[Records contained in a dataset]
++++

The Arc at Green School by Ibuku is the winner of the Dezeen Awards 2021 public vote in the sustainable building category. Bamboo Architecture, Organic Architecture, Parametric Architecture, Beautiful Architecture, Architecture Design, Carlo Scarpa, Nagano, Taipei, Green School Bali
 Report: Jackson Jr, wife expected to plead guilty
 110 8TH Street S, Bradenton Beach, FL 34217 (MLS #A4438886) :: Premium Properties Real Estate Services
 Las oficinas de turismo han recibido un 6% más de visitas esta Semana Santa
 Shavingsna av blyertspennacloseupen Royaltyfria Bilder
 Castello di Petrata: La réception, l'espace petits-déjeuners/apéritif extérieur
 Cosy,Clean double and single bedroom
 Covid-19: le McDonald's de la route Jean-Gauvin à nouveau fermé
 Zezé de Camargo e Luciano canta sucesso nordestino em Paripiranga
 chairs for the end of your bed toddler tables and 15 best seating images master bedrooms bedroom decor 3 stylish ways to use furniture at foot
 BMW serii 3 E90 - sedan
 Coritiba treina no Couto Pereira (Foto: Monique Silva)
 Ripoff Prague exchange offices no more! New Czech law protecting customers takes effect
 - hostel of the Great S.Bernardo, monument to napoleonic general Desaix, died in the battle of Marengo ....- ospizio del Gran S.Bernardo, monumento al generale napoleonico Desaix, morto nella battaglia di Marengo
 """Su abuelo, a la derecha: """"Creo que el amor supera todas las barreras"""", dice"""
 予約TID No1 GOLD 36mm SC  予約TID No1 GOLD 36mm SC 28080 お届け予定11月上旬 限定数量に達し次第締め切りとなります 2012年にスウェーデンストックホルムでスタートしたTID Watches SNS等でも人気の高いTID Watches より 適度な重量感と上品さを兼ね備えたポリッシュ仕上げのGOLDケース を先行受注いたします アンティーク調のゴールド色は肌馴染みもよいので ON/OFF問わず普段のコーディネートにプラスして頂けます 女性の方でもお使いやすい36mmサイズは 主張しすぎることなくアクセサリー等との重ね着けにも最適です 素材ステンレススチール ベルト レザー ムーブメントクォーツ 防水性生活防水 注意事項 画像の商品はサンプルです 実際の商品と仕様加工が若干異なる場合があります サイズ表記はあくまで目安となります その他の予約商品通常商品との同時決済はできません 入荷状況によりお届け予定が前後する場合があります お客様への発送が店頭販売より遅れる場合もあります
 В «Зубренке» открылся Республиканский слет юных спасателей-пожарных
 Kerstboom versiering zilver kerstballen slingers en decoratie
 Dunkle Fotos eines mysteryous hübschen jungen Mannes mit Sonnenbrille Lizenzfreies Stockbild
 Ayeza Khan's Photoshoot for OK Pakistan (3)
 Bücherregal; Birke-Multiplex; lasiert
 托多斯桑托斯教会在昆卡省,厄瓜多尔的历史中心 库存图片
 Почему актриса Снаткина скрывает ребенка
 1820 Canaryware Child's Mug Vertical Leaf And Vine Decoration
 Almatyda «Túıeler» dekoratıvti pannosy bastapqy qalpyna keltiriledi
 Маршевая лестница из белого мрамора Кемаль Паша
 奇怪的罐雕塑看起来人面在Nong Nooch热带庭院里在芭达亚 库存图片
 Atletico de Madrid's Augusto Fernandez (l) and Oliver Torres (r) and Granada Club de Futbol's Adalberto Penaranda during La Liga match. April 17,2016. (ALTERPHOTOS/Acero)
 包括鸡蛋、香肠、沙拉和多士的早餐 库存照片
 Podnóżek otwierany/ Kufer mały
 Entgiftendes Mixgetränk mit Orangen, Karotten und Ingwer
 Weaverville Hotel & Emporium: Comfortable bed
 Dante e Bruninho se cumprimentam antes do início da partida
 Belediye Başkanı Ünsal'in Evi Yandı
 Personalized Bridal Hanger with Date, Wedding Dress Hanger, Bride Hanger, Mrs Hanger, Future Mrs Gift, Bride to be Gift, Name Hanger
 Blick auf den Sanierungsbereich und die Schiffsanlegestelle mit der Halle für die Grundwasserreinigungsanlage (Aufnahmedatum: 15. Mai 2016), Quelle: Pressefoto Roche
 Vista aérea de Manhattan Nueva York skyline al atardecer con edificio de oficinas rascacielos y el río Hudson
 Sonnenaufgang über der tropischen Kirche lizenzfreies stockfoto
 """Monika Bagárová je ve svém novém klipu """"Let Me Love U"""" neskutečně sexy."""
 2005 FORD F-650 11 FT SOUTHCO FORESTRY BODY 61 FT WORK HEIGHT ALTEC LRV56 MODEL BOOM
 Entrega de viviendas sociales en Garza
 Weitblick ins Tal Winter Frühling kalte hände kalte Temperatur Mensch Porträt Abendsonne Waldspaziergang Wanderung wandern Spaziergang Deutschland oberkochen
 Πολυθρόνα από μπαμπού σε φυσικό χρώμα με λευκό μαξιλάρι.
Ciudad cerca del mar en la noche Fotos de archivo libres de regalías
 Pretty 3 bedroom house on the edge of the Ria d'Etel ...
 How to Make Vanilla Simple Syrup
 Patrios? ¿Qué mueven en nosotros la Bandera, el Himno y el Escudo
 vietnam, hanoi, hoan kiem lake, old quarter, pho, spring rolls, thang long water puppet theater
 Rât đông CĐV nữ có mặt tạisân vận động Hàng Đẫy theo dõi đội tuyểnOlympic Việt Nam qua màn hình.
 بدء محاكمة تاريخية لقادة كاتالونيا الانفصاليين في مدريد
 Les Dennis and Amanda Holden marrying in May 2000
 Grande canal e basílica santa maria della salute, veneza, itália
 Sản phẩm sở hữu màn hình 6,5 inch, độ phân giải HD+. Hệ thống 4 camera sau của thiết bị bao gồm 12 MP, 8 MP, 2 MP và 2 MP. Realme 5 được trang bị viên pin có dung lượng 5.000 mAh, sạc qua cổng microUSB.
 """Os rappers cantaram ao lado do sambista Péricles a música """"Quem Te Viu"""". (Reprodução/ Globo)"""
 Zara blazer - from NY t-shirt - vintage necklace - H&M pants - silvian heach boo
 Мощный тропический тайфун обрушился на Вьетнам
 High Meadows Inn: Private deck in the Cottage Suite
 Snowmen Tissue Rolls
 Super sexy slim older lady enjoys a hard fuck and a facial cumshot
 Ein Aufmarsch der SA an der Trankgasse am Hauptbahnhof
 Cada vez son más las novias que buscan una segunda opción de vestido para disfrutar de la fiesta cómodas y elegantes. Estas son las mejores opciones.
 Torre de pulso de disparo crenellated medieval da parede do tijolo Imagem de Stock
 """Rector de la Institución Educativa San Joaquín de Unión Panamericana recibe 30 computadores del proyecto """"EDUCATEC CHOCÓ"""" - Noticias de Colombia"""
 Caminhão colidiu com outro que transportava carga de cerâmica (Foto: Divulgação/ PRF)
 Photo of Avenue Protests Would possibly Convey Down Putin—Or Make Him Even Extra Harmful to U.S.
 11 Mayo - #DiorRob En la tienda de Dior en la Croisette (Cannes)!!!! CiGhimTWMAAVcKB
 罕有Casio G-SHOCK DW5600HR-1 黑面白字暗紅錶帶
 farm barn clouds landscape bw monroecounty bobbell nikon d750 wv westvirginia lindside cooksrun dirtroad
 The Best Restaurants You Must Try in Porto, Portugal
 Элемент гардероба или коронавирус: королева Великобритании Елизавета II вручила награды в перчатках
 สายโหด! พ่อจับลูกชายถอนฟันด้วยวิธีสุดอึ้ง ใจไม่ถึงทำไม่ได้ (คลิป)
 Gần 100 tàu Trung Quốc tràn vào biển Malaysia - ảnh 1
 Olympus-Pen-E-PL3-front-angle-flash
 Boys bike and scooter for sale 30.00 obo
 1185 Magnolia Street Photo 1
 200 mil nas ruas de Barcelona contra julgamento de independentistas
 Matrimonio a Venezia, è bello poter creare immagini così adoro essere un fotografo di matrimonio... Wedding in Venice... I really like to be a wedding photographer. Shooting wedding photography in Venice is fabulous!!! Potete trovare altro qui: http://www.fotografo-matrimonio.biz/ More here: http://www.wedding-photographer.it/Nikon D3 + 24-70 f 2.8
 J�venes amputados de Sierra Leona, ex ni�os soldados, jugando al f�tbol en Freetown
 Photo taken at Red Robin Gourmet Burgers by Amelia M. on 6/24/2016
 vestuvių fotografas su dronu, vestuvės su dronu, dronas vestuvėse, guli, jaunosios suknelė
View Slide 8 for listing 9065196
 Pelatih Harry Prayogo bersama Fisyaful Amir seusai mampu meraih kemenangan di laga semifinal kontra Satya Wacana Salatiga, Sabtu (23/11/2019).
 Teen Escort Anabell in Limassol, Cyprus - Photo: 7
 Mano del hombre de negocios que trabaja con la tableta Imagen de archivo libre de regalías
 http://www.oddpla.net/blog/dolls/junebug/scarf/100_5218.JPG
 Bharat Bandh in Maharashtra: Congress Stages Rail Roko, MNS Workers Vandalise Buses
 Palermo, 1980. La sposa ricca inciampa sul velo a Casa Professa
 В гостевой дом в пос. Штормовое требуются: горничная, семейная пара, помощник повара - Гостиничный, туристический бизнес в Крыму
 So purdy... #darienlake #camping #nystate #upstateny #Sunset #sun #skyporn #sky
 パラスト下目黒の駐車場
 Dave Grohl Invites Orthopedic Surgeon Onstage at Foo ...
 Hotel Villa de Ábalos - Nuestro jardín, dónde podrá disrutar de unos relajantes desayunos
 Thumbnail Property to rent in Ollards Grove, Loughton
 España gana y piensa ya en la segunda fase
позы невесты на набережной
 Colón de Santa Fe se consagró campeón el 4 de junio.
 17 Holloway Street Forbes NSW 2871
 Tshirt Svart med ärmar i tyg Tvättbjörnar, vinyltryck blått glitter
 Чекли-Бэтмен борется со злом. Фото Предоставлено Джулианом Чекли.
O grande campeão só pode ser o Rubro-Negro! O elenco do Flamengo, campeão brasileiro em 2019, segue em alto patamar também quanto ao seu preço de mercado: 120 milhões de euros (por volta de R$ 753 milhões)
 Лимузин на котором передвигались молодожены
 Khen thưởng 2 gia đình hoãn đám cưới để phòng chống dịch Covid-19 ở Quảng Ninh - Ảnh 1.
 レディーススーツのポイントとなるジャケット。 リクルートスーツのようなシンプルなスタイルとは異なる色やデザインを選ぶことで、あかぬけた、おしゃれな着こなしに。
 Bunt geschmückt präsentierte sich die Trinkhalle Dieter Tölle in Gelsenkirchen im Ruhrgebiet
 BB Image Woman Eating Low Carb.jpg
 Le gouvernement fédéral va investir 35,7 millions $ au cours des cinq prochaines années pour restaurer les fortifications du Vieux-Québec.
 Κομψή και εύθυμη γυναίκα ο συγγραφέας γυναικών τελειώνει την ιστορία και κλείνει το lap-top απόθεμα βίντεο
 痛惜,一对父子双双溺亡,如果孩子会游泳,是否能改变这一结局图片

++++

Find the line with "Лимузин на котором передвигались молодожены" in the entries above. Retype it and each line after it, exactly, through the line with "Bunt geschmückt präsentierte", and stop there.

 Лимузин на котором передвигались молодожены
 Khen thưởng 2 gia đình hoãn đám cưới để phòng chống dịch Covid-19 ở Quảng Ninh - Ảnh 1.
 レディーススーツのポイントとなるジャケット。 リクルートスーツのようなシンプルなスタイルとは異なる色やデザインを選ぶことで、あかぬけた、おしゃれな着こなしに。
 Bunt geschmückt präsentierte sich die Trinkhalle Dieter Tölle in Gelsenkirchen im Ruhrgebiet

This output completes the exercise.